Concernant les ministères régaliens, la Défense ne verra pas son budget amputé, mais devra respecter l'enveloppe votée par le Parlement, qui prévoyait une réduction des dépenses de 850 millions d'euros. L'Intérieur va devoir économiser 526 millions d'euros, sans réduction d'effectifs, et la Justice faire un effort de 160 millions.
- Formation et logement visés en 2018 -
Eric Woerth à l'Assemblée nationale à Paris le 27 juin 2017
AFP
Dans l'Education nationale, aucun poste de professeur ne sera supprimé mais 75 millions seront économisés, tout en respectant les promesses sur l'accompagnement des auxiliaires de vie scolaire auprès des enfants handicapés. La voilure, enfin, sera comme promis réduite pour les contrats aidés d'ici la fin de l'année.
"C'est de la régulation budgétaire classique, comme on en fait depuis toujours", a réagi sur RMC/BFM TV le président LR de la commission des finances de l'Assemblée nationale, Eric Woerth, dénonçant une forme de "mise en scène" et appelant à ne pas "tomber dans le panneau".

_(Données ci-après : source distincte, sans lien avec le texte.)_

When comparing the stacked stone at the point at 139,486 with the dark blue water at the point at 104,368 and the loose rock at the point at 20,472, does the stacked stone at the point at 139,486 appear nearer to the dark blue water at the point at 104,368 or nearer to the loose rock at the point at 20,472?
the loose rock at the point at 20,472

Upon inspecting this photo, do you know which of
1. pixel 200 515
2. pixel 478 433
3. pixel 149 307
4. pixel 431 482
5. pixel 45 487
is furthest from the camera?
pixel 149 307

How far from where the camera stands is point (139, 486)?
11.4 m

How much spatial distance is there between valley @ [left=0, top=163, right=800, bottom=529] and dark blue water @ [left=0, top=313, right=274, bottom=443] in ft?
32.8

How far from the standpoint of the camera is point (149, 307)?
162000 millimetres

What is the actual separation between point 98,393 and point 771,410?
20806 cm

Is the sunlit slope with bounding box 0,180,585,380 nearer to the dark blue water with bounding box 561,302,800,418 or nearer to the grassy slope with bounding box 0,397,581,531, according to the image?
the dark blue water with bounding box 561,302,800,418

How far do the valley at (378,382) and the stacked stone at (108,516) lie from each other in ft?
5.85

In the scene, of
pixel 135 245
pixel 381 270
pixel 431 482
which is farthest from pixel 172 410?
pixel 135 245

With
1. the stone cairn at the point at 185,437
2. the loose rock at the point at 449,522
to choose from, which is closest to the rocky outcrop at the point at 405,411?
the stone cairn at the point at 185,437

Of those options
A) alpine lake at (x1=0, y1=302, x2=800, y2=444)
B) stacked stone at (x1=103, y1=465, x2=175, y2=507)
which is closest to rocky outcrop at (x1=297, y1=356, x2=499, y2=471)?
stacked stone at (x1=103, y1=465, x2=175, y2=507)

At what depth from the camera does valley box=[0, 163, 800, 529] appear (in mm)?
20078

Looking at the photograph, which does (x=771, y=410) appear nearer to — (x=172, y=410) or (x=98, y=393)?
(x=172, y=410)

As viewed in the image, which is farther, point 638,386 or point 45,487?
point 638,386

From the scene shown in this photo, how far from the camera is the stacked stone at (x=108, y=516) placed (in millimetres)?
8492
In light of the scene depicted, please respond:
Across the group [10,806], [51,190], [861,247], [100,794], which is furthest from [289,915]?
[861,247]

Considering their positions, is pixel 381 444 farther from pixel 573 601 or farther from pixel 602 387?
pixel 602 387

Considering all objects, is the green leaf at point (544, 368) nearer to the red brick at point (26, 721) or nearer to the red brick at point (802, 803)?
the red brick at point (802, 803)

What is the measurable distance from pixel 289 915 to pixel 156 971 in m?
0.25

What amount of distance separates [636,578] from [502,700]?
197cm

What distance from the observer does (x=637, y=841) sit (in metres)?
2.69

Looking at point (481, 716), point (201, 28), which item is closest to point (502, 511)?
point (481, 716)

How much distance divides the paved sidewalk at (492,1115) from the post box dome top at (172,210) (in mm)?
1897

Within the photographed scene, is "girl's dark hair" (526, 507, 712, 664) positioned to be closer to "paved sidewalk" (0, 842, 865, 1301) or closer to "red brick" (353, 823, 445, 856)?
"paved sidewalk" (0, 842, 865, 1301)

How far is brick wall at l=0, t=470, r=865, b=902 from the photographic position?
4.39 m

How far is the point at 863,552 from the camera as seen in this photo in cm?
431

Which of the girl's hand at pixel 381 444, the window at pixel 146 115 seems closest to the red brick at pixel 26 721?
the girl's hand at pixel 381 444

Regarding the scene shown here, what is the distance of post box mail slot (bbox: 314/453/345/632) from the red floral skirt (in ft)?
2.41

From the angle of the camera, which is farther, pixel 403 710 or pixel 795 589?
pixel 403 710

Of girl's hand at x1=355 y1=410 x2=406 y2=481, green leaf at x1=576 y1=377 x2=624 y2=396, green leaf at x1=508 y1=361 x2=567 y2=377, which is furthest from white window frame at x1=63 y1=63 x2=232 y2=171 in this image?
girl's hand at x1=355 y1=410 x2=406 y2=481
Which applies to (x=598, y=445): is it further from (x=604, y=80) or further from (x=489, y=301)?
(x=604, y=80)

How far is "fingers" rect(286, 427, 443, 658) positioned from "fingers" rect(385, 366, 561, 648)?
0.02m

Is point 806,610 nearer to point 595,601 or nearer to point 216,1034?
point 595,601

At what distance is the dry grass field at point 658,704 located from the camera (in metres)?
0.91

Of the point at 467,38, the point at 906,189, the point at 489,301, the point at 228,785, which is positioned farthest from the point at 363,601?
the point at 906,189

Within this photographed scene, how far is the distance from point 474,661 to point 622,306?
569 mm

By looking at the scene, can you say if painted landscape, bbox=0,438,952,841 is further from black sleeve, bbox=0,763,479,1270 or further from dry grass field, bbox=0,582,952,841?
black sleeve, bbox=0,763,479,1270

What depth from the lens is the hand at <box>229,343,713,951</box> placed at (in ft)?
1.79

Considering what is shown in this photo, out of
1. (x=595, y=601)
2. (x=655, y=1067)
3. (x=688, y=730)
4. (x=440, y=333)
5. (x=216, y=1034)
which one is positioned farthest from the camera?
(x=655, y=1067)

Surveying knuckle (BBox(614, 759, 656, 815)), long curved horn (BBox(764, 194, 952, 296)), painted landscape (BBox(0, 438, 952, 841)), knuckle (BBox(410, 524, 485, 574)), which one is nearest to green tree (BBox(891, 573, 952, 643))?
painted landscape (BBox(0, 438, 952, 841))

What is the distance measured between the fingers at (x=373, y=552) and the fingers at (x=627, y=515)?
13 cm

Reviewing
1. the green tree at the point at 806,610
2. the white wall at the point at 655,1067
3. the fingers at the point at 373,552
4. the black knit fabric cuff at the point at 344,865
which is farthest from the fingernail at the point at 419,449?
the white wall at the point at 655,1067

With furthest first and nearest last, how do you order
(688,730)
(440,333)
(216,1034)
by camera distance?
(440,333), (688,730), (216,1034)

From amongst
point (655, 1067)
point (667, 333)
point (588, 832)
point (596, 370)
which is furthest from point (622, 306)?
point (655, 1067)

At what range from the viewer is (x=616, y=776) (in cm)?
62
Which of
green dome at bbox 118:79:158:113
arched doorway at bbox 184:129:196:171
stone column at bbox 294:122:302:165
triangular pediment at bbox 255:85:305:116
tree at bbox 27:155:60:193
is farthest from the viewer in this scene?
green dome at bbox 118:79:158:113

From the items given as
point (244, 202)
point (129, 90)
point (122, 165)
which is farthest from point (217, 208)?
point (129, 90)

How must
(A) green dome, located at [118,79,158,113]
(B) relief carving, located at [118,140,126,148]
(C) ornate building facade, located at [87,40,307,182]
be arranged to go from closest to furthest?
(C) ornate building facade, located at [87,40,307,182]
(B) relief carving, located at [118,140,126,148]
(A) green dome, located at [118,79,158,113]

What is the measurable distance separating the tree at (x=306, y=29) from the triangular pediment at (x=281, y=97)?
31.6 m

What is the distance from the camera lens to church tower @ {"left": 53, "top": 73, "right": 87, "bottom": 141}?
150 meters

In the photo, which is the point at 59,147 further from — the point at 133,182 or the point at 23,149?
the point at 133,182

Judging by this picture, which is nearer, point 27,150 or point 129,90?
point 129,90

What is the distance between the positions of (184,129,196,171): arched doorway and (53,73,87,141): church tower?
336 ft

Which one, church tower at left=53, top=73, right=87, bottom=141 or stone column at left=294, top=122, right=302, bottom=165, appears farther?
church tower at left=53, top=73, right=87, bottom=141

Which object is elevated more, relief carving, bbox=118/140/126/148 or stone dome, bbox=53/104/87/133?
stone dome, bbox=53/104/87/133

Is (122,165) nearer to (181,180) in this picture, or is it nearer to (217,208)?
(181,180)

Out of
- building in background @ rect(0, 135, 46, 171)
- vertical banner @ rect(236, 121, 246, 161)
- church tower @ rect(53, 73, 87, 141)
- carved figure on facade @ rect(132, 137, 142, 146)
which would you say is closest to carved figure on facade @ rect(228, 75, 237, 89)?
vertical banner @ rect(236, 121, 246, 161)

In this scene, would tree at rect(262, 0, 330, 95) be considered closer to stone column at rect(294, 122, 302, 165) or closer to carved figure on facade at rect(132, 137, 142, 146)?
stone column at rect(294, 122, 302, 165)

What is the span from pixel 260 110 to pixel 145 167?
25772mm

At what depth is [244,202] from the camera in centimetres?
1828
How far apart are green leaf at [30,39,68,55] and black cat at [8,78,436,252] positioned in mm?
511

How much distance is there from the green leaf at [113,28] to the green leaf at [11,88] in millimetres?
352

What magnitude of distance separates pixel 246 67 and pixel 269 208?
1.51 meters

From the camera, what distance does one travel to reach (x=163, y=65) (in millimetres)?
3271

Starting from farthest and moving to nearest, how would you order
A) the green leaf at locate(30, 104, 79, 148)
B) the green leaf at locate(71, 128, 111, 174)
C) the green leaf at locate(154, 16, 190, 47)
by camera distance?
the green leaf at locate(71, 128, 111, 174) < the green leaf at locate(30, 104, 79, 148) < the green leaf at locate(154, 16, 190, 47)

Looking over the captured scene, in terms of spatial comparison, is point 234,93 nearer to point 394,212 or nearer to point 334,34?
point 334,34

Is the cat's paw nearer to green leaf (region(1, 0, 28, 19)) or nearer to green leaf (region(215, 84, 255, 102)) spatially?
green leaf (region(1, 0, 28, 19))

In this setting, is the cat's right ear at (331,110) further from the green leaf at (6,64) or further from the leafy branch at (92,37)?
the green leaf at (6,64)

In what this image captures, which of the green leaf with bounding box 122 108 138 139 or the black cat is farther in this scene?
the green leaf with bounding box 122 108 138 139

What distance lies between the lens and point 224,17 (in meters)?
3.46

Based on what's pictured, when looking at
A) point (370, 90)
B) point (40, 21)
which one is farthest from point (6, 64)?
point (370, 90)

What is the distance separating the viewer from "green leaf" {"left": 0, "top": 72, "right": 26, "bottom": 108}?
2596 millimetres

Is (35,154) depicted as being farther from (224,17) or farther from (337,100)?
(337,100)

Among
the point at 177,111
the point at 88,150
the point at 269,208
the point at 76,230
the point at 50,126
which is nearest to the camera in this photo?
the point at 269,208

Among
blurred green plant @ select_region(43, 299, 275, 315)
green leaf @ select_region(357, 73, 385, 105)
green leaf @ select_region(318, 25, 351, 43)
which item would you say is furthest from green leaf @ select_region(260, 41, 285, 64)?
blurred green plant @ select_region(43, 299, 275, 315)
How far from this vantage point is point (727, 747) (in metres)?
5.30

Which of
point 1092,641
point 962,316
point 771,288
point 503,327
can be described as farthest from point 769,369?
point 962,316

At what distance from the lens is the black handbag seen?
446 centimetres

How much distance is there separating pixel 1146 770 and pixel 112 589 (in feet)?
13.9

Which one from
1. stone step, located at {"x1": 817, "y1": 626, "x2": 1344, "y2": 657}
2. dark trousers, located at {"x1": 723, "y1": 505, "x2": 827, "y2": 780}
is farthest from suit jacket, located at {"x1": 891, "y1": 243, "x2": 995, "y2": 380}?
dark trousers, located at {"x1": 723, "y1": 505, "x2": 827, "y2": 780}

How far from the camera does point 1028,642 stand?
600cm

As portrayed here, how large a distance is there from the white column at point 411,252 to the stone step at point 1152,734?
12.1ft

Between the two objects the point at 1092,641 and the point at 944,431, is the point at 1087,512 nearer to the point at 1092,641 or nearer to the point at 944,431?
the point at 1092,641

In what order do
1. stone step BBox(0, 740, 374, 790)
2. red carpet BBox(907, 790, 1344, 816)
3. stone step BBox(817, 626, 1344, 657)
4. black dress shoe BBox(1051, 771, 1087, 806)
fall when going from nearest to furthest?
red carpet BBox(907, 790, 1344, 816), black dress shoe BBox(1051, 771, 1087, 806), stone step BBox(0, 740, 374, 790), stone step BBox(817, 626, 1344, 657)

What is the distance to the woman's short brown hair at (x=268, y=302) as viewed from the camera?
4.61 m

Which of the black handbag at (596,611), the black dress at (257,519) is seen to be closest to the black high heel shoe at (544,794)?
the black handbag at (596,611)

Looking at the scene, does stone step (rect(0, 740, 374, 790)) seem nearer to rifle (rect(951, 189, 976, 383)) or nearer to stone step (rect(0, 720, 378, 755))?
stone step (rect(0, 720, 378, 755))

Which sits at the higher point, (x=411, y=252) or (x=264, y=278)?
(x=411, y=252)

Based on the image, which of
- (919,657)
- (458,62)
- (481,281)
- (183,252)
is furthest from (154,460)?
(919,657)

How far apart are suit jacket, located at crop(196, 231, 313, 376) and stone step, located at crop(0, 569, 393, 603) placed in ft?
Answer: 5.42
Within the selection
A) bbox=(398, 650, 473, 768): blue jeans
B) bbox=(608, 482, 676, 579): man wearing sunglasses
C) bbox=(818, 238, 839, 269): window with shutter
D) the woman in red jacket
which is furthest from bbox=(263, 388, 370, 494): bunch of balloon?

"La technique n'a vraiment pas changé. On est au rabot au lieu de se poser des questions de structure", a renchéri sur Europe 1 le président LR du Sénat, Gérard Larcher.
Interrogé sur RTL, Gérald Darmanin a promis de "faire des réformes de structure" dès l'an prochain. "La politique de formation et d'aide à l'emploi, la question du logement... Toutes les thématiques de la politique publique sont sans doute à revoir afin de moins dépenser", a-t-il insisté.
Principales coupes budgétaires par ministère annoncées par le ministre des Comptes publics
AFP/Archives
Le gouvernement s'est engagé à stabiliser en 2018 les dépenses publiques hors inflation. Selon les experts, cela implique d'économiser près de 20 milliards d'euros, un niveau jusque-là inédit. Mais cette facture pourrait être revue à la hausse au vu des dernières annonces du gouvernement.
Matignon a en effet confirmé lundi que deux de ses reformes fiscales majeures, la suppression de la taxe d'habitation et la transformation de l'impôt sur la fortune (ISF) en impôt sur la fortune immobilière (IFI), entreraient en vigueur dès l’an prochain, et non en 2019, comme l'avait laissé entendre Edouard Philippe.
Entre 4 et 6 milliards d'euros supplémentaires devront ainsi être trouvés, à moins que le gouvernement ne corrige sa trajectoire budgétaire. Pendant la campagne, Emmanuel Macron avait évoqué le chiffre de 2,8% de déficit en 2018. Mais il pourrait être tenté désormais de s'en tenir au strict minimum, à savoir 3%.
Une "trajectoire" budgétaire pluriannuelle doit être présentée ce mardi aux commissions parlementaires des Finances, qui devrait préciser ces objectifs.